[Source records]
_ _ _

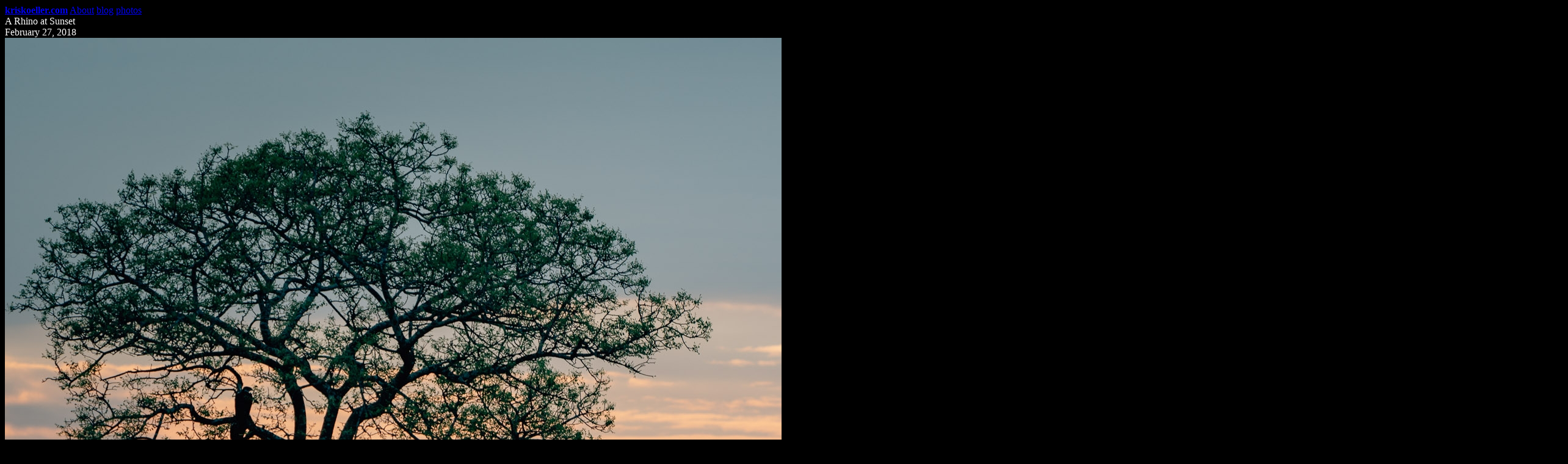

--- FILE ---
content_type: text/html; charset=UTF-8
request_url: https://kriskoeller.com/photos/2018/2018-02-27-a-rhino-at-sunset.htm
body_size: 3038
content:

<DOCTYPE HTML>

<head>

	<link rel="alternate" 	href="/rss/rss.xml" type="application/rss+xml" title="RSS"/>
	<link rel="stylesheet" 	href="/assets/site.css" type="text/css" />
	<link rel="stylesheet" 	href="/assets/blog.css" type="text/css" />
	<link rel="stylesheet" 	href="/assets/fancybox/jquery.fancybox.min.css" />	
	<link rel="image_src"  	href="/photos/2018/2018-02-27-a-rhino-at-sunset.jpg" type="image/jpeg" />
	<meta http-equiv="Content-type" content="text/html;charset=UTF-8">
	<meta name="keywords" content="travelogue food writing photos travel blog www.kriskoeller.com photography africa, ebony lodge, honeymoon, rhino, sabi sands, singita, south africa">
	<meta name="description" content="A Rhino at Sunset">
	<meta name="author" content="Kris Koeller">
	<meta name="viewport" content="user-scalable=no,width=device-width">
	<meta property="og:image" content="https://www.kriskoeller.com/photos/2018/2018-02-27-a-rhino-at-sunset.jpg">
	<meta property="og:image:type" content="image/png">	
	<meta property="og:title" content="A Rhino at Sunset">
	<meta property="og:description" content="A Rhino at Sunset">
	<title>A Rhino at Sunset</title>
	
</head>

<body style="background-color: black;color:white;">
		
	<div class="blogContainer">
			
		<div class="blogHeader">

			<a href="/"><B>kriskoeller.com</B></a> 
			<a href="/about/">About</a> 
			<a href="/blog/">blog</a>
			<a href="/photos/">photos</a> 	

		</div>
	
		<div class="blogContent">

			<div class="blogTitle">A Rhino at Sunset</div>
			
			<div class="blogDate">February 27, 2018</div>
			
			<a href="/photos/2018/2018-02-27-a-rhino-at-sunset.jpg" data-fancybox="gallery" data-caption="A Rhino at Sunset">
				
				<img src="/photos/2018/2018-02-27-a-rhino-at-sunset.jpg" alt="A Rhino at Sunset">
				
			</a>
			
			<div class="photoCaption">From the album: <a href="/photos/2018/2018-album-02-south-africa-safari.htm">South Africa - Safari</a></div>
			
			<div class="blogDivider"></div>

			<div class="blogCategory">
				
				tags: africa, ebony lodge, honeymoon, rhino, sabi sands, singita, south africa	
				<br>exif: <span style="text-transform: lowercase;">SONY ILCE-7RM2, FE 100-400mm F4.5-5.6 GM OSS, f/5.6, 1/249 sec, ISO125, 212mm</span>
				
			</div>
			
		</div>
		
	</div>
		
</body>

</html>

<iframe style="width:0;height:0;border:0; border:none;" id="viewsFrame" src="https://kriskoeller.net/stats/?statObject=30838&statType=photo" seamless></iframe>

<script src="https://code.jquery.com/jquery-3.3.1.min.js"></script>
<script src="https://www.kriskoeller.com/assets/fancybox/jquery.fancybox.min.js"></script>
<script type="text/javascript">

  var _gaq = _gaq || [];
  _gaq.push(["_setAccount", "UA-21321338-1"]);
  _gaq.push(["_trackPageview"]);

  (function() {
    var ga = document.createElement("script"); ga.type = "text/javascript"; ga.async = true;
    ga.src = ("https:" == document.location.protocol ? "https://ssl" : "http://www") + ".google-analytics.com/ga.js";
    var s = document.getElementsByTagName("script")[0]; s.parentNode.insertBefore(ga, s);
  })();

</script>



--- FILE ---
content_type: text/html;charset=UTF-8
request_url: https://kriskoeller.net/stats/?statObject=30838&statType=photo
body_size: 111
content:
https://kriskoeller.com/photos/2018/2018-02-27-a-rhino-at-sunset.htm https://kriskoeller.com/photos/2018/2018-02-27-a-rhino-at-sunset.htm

_ _ _

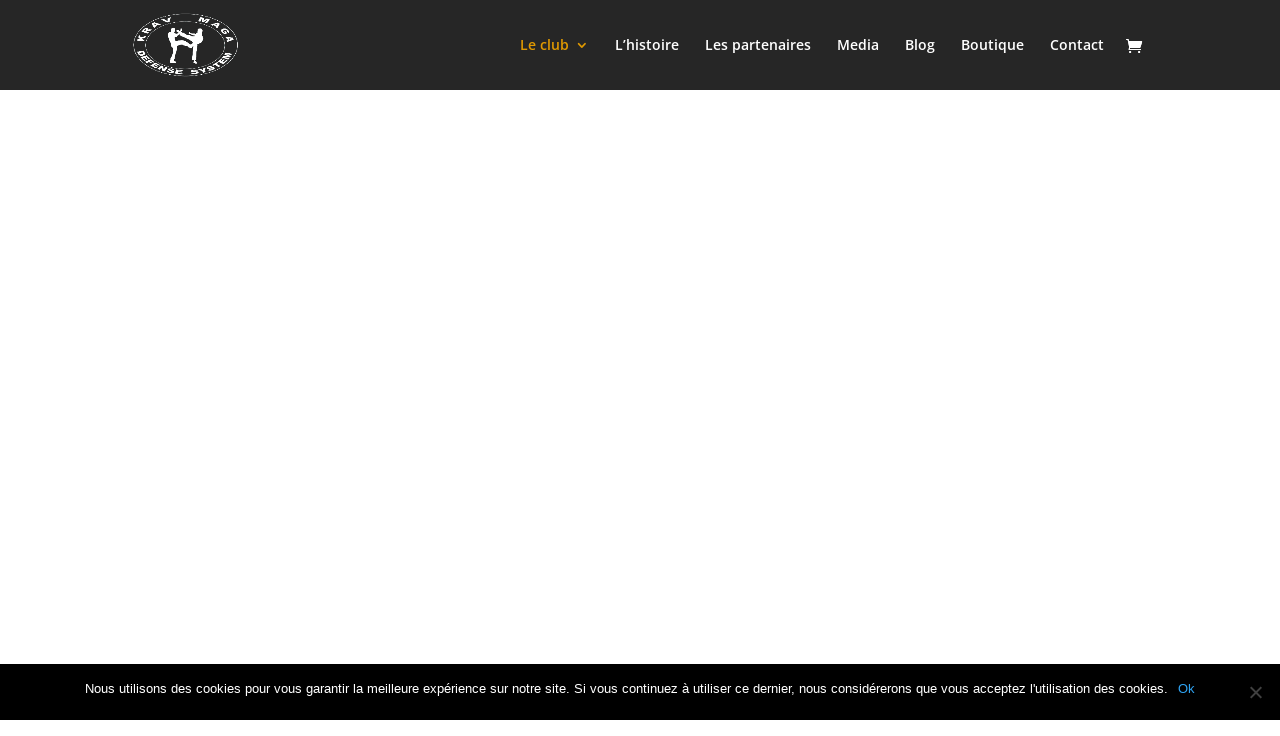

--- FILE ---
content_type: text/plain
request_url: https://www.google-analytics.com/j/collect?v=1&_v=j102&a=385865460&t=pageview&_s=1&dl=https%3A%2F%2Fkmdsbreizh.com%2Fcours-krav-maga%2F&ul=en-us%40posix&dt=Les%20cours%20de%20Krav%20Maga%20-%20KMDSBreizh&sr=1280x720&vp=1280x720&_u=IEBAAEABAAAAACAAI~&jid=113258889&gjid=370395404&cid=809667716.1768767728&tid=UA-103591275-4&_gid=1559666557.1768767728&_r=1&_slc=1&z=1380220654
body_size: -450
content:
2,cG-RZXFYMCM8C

_ _ _

To do >> As listed above, the lines from the line with "<DOCTYPE HTML>" to the line with "food writing photos" are to be echoed exactly, with both ends included and nothing added.

Written answer >>
<DOCTYPE HTML>

<head>

	<link rel="alternate" 	href="/rss/rss.xml" type="application/rss+xml" title="RSS"/>
	<link rel="stylesheet" 	href="/assets/site.css" type="text/css" />
	<link rel="stylesheet" 	href="/assets/blog.css" type="text/css" />
	<link rel="stylesheet" 	href="/assets/fancybox/jquery.fancybox.min.css" />	
	<link rel="image_src"  	href="/photos/2018/2018-02-27-a-rhino-at-sunset.jpg" type="image/jpeg" />
	<meta http-equiv="Content-type" content="text/html;charset=UTF-8">
	<meta name="keywords" content="travelogue food writing photos travel blog www.kriskoeller.com photography africa, ebony lodge, honeymoon, rhino, sabi sands, singita, south africa">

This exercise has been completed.